İlk defa Erdoğan Gezi ve faiz lobisi mağduriyetine girmeyerek herkese seslenmiş gibi yapıyor. Geriye tek mağduriyeti İsmet İnönü ve onun partisi kalıyor.
Bu tanıtım karesinin herhangi bir yerinde Abdullah Gül'ün nokta kadar bile yer almaması tek adam siyaset düzeninin ta kendisi değil de nedir? Hani çok kıymetli kardeşlerdiniz?

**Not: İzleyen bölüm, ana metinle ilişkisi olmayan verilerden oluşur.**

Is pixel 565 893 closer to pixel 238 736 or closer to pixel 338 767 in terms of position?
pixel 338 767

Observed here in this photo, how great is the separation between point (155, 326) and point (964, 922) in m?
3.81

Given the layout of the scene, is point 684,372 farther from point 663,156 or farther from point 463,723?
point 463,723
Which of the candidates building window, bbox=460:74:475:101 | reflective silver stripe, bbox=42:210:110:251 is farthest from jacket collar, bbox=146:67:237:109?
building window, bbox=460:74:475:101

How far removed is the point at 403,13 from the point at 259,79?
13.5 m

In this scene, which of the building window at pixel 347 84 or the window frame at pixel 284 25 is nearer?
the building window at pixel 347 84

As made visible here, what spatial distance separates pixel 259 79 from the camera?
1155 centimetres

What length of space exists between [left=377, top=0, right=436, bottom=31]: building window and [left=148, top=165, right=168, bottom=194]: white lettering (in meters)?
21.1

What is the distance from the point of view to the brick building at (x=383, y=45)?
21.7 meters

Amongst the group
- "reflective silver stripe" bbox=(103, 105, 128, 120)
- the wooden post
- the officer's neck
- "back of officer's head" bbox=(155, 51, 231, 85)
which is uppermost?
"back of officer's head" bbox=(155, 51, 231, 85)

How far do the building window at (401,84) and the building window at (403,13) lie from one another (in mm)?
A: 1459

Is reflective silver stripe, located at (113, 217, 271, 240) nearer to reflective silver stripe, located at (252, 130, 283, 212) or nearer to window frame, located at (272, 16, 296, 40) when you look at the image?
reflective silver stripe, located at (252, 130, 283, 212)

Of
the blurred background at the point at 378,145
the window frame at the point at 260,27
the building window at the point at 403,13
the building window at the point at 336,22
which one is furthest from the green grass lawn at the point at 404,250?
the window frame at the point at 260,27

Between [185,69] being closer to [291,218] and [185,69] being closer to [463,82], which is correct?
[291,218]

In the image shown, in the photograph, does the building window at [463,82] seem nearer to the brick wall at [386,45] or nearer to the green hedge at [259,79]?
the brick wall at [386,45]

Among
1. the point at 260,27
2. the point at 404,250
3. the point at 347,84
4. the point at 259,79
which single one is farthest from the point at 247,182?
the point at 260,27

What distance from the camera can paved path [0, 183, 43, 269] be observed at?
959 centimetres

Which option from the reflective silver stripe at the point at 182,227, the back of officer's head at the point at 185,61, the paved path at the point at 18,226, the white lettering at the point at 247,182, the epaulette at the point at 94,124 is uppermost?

Hele hele bir seçilsin o zaman gösterecek herkese. Derhal Anayasa değişikliği ve (tek adam/diktatörlük) başkanlık sistemi. Zaten aday olacağı belli olmasına rağmen bu zamana bırakılan adaylık açıklaması da hep bu hesaplardan kaynaklanıyor. Logosunu Amerika'dan apartarak başkanlık sistemine geçişi ilan ediyor ama sonunun garanti olmadığını kendisi de biliyor. Sıkıyorsa Amerika'dan tartışma sistemini de alsın, diğer adaylarla herkesin önünde tartışma yürütsün.
***
Önümüzde haftalar var. HDP'nin adayı Selahattin Demirtaş'ın oyları ve seçim çalışması tüm süreci etkileyebilir. Araştırma şirketlerinin hesaplamadığı, hesaplayamayacağı atılımlar doğabilir. Memleket yönetimi Erdoğan'a değil, tek adam sistemine değil, demokrasiye mecbur.